The console ends up writing back

Uncaught ReferenceError: provhtml is not defined

Also, when I change up my Javascript to be the code right below, the console ends up just writing " <?= $provhtml ?> "

var provnum = "<?= $provhtml ?>";
console.log(provnum);

I'm not exactly sure what the problem is.

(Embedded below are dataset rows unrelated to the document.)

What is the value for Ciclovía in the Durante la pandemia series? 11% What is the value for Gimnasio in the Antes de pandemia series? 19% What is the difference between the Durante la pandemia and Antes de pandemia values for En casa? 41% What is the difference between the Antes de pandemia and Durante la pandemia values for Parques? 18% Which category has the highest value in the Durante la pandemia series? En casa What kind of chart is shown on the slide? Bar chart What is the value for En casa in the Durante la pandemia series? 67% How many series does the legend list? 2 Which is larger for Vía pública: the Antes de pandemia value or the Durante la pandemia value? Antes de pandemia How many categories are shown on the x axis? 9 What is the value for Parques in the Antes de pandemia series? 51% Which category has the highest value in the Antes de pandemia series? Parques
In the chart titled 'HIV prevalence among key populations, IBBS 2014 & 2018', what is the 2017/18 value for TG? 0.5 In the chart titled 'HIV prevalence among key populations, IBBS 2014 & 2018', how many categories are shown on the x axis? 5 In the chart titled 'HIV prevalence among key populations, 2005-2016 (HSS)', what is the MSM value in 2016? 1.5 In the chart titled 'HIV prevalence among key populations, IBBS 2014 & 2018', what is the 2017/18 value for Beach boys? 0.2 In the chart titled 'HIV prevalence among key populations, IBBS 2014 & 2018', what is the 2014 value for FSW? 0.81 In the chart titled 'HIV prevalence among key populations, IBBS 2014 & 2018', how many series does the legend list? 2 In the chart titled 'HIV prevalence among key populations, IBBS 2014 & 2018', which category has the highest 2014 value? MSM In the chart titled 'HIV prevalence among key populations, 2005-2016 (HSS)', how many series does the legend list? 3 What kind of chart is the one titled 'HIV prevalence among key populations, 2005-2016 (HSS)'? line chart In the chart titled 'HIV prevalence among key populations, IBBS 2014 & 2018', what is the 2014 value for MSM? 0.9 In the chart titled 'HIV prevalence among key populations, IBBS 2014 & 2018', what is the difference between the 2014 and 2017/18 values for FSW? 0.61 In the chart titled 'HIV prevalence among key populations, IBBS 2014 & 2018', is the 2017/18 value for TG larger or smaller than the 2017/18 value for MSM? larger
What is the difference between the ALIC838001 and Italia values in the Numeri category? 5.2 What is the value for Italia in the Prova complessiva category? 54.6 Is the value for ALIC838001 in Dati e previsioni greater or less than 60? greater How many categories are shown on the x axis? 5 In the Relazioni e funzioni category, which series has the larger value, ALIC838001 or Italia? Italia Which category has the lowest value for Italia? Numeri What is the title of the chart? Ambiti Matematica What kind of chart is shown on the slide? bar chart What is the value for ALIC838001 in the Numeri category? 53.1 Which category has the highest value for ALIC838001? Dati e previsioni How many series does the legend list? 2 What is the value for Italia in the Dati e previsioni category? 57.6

I want $provhtml to be written inside the console when a user clicks a button named otherlistbut (I'm also not sure if there needs to be the d.preventDefault(); Here is my prov.php

<?php    
$phonenum = $_POST["phonenum"];
$provhtml = file_get_contents('http://api.data24-7.com/v/2.0?user=USERNAME&pass=PASSWORD&api=C&p1=1' . $phonenum);   
 ?>

Here are my scripts in my index.html

   $('button[name="otherlistbut"]').click(function(d) {
        lookupProvider(d);

    });
});

/************ FUNCTIONS ******************/

function lookupProvider(d) {
    d.preventDefault();
    var phonenum = $('input[name="phonenum"]').val();
    $.ajax({
        type: 'POST',
        data: {
            phonenum: phonenum
        },
        url: 'prov.php',
        success: function(data) {
            var provnum = $(provhtml);
            console.log(provnum);
        },
        error: function(xhr, err) {
            console.log("readyState: " + xhr.readyState + "\nstatus: " + xhr.status);
            console.log("responseText: " + xhr.responseText);
        }
    });
}

Answer 1

In your prov.php file

<?php    
$phonenum = $_POST["phonenum"];
$provhtml = file_get_contents('http://api.data24-7.com/v/2.0?user=USERNAME&pass=PASSWORD&api=C&p1=1' . $phonenum);   
echo json_encode( array( "phonenum" => $phonenum,"provhtml"=>$provhtml)); //You should be returning the values to your ajax function
 ?>

In your index.html

function lookupProvider(d) {
    d.preventDefault();
    var phonenum = $('input[name="phonenum"]').val();
    $.ajax({
        type: 'POST',
        data: {
            phonenum: phonenum
        },
        url: 'prov.php',
        success: function(data) { //Receives the data from the php code
            var provnum = data.phonenum;
            console.log(provnum);
        },
        error: function(xhr, err) {
            console.log("readyState: " + xhr.readyState + "\nstatus: " + xhr.status);
            console.log("responseText: " + xhr.responseText);
        }
    });
}